During a press conference on Friday, Adams expressed his concern for the Brooklyn drill scene, linking it to gun violence, and urging social media companies to remove material related to the “alarming” rap subgenre from their platforms.

“I had no idea what drill rapping was,” Adams said, “but I called my son, and he sent me some videos, and it is alarming. We are going to pull together the social media companies, and sit down with them, and state that you have a civic and corporate responsibility.”

Adams went on to compare the music videos to tweets by former President Donald Trump, who was banned from Twitter following last year’s insurrection at the United States Capito.

“We pulled Trump off twitter because of what he was spewing, yet we are allowing music, displaying of guns, violence, we are allowing it to stay on the site, because look at the victims,” he explained. “We’re bringing them in, we’re going to show exactly what is being displayed, and we are alarmed by it. We are alarmed by the use of social media to really over-proliferate this violence in our communities.”

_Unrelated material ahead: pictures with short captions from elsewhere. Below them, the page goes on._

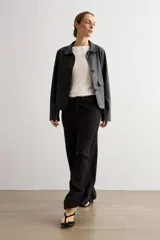 Pantalón de corte recto y tiro medio, confeccionado en tejido negro de textura sutil. Presenta un diseño minimalista con cierre frontal oculto y caída fluida.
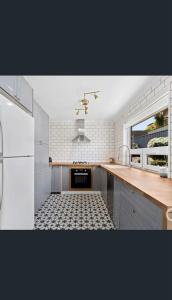 a kitchen with a sink and a stove top oven at Tranquil Coastal Retreat - Renovated 2BR - Sea Views & Sunset Nights in Halletts Cove +7 photos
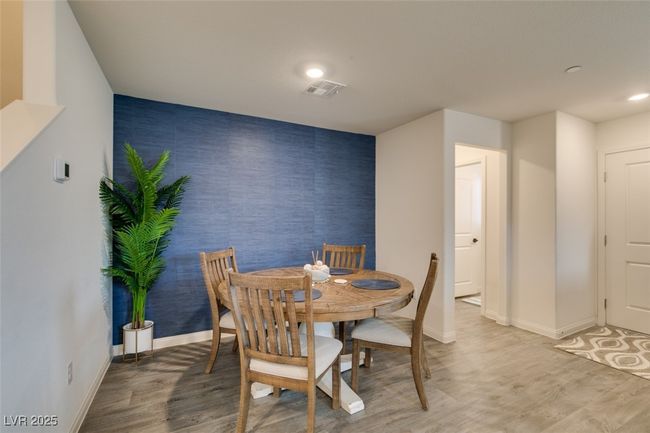 Dining space featuring light wood-type flooring, baseboards, an accent wall, recessed lighting, and visible vents | Image 18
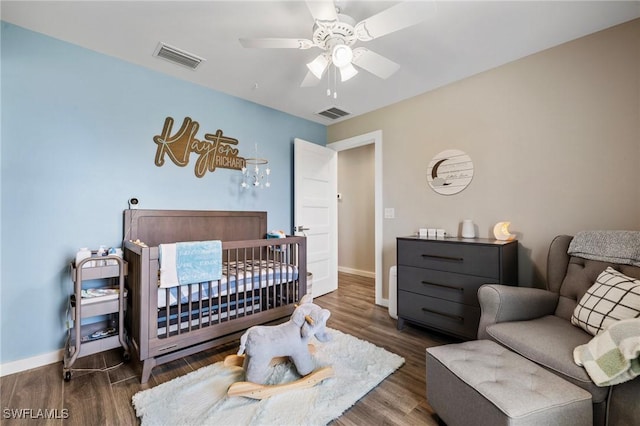 1929 NW 18th St, Cape Coral, FL 33993 - bedroom with baseboards, wood finished floors, and ceiling fan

Adams also referenced the recent deaths of 22-year-old Tahjay Dobson, aka Tdott Woo, who was shot and killed in Brooklyn last week, and Jayquan McKenley, an 18-year-old rapper from the Bronx known as CHII WVTTZ.

“There are thousands of Jayquans in our city right now,” Adams said. “Thousands of children experiencing homelessness and poverty, who need educational support, who are at high risk. We cannot let thousands of children lose their lives to violence and neglect. Like many young men, Jayquan was an aspiring rapper. ‘Aspiring’ is a word that means hope, but his music was anything but hopeful.”

The NYC mayor wrapped his speech by revealing plans to hold a roundtable meeting with “very top-known rappers” in the Brooklyn drill scene, in an effort to help stop the violence.